- [WORK INSTRUCTION] The word to find is "genus". Copy each line of the material that contains it.

- [SUPPLIED MATERIAL]
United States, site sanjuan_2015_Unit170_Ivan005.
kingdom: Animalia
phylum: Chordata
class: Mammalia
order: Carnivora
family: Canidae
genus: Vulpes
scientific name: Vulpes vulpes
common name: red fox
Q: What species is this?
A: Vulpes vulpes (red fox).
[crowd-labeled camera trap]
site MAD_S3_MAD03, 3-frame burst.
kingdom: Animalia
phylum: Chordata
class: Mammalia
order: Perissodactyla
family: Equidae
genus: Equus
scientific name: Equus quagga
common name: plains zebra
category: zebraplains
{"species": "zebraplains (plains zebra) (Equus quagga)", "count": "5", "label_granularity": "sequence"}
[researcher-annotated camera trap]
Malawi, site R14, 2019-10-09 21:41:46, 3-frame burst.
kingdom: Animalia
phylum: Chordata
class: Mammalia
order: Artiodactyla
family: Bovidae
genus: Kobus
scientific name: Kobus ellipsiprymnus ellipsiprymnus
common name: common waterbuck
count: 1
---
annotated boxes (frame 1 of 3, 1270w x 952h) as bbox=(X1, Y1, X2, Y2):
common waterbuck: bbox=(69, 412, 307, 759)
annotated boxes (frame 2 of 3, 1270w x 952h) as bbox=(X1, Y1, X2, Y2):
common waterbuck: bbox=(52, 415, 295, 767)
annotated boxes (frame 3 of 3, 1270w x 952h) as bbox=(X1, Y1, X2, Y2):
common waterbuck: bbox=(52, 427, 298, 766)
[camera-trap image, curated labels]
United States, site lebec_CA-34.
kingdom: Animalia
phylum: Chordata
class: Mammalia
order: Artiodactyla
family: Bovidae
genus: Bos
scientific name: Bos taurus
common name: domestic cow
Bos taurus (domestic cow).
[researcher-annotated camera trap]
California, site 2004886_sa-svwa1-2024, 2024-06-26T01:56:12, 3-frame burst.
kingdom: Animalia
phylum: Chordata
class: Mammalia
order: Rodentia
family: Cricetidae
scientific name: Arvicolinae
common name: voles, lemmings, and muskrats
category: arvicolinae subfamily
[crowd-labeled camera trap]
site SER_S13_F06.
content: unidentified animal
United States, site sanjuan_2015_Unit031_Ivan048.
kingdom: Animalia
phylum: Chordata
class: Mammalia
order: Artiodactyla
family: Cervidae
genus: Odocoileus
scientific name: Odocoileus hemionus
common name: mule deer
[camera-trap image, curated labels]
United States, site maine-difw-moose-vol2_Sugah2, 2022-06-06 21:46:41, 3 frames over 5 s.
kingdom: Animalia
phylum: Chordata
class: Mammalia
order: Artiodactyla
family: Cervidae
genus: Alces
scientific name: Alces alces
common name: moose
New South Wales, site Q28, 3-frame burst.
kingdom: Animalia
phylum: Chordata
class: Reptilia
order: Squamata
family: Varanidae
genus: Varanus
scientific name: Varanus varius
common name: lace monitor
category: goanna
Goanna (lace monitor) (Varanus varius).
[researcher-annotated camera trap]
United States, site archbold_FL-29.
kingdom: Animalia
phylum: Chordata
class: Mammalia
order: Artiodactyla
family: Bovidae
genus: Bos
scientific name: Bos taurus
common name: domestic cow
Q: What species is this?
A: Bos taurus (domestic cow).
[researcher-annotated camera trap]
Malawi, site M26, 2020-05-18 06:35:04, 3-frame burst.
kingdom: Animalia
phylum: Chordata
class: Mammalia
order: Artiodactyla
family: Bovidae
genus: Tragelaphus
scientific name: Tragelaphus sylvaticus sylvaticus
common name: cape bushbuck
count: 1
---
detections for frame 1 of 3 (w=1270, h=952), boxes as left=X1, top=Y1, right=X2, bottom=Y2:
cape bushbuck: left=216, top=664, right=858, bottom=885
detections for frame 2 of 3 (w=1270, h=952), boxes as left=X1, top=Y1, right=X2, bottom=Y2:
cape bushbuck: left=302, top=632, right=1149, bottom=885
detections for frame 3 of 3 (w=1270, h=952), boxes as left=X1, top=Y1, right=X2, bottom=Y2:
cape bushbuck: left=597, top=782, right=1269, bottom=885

- [COMPLETED EXERCISE]
genus: Vulpes
genus: Equus
genus: Kobus
genus: Bos
genus: Odocoileus
genus: Alces
genus: Varanus
genus: Bos
genus: Tragelaphus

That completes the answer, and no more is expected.